> [Stated goal] Tally the lines below that contain the string "nucleus" and reply with only that number.

> [Working data]
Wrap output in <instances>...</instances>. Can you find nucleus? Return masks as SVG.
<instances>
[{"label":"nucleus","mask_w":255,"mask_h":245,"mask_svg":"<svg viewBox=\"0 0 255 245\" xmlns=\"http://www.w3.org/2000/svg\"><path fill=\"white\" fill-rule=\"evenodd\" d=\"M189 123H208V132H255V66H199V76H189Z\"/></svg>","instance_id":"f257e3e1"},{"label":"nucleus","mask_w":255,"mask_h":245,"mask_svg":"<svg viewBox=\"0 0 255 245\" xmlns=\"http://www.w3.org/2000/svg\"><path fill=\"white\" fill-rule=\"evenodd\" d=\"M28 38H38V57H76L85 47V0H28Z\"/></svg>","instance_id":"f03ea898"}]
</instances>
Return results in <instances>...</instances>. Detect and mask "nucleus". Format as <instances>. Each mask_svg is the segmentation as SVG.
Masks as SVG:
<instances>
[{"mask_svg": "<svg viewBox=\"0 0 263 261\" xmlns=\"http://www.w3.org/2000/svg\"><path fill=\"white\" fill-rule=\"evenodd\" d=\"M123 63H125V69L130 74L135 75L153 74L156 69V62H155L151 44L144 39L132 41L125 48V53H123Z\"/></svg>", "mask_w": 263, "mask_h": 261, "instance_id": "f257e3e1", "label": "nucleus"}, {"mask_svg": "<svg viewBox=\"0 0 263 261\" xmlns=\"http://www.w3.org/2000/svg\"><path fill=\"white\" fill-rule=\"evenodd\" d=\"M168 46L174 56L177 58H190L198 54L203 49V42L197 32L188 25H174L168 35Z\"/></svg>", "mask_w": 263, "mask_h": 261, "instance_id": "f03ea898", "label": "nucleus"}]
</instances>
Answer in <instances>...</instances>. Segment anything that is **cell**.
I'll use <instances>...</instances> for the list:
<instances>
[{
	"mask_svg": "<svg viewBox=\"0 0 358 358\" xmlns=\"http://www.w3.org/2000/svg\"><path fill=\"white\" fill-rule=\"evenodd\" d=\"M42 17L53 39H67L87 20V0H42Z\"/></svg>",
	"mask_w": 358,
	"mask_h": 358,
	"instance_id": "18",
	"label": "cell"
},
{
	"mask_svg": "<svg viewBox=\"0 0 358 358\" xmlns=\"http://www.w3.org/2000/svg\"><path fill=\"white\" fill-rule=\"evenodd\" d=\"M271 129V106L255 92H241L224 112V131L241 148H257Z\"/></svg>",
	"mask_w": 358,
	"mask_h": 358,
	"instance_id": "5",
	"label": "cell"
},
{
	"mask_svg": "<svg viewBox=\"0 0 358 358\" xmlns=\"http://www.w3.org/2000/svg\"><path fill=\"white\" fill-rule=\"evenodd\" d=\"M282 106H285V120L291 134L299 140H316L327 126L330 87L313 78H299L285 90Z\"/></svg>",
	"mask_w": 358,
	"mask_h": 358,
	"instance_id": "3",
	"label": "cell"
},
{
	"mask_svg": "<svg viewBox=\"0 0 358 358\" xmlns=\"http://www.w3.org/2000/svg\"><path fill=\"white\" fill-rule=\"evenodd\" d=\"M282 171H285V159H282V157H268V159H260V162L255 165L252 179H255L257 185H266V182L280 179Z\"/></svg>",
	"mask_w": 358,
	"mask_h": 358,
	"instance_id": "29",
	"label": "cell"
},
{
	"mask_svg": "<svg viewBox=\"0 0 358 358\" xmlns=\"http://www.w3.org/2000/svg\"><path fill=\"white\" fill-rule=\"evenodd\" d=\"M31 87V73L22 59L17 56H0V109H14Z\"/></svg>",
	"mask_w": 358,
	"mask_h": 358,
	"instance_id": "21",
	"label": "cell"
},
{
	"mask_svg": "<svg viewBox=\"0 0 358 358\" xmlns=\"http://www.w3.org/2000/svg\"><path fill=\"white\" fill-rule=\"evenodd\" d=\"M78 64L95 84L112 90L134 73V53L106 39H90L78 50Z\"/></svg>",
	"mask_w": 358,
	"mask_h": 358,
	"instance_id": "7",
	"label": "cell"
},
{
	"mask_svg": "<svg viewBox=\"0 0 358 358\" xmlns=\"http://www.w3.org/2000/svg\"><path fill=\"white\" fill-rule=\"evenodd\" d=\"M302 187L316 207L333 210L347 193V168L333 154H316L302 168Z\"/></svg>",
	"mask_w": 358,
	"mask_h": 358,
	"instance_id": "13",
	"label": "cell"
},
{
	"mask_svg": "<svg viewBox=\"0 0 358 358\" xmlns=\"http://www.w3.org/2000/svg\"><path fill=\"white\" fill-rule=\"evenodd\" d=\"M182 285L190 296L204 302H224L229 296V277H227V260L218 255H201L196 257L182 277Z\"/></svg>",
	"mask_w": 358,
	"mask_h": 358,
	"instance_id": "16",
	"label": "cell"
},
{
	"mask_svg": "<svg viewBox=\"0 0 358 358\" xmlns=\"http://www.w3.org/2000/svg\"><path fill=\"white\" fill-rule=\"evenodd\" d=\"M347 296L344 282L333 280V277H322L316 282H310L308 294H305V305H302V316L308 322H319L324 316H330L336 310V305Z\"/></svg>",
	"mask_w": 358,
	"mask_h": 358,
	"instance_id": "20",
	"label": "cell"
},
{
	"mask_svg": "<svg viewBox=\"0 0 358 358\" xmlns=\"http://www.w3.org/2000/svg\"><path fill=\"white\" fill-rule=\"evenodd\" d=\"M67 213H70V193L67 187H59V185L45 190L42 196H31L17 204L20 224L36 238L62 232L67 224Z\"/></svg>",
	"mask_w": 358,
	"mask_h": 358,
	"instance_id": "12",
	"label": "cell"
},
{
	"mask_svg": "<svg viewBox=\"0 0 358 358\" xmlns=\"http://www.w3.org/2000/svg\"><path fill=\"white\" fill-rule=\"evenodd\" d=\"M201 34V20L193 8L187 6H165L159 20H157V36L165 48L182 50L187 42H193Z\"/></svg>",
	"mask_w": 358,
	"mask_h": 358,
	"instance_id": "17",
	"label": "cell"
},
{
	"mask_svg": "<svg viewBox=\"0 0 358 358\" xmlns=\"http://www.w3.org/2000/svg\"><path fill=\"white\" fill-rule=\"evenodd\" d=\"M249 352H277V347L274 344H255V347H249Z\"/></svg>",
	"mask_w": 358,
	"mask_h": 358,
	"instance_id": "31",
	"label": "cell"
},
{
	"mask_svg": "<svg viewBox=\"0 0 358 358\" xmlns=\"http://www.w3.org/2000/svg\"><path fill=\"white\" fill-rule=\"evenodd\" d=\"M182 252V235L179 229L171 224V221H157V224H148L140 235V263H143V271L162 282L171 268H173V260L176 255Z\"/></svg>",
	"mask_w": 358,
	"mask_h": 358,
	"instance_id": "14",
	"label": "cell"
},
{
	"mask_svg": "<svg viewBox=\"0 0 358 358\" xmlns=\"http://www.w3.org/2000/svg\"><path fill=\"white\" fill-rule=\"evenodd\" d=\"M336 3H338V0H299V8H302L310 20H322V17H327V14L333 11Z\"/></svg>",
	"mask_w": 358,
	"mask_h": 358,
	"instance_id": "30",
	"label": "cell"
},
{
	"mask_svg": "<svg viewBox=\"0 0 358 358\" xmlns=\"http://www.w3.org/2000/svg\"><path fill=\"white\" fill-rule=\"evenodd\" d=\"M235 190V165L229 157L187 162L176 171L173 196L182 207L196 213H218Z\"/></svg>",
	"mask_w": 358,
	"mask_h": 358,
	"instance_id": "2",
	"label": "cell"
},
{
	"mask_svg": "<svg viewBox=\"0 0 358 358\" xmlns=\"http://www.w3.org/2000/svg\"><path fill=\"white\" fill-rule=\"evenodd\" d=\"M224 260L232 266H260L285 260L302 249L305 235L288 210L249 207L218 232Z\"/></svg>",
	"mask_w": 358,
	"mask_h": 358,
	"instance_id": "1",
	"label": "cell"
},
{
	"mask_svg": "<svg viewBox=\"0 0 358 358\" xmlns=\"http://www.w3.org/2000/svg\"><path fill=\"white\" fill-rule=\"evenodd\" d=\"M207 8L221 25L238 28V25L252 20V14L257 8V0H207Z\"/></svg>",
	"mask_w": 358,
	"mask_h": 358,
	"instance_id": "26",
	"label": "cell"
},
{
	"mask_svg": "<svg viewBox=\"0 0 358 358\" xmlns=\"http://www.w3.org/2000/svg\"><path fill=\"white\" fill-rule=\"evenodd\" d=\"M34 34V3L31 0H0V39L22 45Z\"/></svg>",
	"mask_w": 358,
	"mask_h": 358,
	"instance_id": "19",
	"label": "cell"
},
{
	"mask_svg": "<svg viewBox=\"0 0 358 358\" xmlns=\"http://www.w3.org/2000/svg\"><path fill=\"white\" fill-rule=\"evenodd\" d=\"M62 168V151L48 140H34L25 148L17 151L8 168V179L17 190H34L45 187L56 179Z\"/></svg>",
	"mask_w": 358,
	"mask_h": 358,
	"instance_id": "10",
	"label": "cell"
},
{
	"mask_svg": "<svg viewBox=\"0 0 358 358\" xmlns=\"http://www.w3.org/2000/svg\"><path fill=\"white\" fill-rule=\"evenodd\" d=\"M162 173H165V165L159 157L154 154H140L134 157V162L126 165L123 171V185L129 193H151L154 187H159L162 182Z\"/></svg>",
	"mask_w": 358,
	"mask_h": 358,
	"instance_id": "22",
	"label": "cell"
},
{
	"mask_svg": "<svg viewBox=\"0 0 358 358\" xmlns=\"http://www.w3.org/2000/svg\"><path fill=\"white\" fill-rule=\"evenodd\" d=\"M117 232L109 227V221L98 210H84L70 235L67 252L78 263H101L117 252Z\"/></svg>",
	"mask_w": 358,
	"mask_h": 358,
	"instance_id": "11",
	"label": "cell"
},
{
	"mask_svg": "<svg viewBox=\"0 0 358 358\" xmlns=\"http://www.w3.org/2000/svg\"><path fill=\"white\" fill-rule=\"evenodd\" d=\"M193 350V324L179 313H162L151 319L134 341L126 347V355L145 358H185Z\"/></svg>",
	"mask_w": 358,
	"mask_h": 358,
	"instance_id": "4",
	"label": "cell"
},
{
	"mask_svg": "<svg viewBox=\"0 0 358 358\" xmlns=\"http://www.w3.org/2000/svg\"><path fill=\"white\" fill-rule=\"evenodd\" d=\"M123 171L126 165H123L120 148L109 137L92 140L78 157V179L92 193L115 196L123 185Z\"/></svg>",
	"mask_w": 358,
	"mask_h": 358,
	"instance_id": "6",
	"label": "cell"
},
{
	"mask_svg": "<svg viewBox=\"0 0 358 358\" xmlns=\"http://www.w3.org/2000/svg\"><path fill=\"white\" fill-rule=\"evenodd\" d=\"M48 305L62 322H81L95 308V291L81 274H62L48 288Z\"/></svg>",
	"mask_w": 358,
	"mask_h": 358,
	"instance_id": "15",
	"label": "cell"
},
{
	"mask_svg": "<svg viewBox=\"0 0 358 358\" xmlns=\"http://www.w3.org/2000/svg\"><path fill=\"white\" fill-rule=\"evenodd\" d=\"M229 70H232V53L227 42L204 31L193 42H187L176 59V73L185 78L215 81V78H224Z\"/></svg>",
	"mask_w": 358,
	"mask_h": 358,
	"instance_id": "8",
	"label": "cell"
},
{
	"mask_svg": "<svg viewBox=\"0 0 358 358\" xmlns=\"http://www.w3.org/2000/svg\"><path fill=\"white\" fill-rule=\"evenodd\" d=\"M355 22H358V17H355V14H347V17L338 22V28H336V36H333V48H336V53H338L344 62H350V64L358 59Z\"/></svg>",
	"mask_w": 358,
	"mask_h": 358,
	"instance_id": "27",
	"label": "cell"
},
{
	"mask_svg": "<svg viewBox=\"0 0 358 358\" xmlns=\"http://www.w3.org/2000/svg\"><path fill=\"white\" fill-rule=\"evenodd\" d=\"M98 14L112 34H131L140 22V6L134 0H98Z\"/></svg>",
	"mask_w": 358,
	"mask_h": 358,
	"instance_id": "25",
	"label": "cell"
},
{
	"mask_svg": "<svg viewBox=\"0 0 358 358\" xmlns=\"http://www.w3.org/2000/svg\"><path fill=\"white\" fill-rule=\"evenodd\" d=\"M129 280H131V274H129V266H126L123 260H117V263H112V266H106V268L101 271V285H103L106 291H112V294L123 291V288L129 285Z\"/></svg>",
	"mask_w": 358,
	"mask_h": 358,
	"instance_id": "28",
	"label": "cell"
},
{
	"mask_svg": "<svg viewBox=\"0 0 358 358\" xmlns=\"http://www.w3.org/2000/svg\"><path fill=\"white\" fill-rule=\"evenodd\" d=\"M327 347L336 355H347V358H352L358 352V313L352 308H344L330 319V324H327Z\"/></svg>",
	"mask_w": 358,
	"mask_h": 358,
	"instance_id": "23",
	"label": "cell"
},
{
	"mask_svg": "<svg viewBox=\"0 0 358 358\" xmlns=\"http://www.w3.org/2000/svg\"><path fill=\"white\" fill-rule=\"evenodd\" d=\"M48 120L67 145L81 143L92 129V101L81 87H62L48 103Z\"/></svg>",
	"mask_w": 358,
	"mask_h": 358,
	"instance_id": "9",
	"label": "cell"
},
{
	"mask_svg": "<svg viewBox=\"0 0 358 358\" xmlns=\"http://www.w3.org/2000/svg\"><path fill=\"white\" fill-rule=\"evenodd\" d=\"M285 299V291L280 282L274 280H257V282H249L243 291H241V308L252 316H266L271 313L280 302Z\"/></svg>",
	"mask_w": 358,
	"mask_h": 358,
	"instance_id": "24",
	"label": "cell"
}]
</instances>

> [Response to the task] 4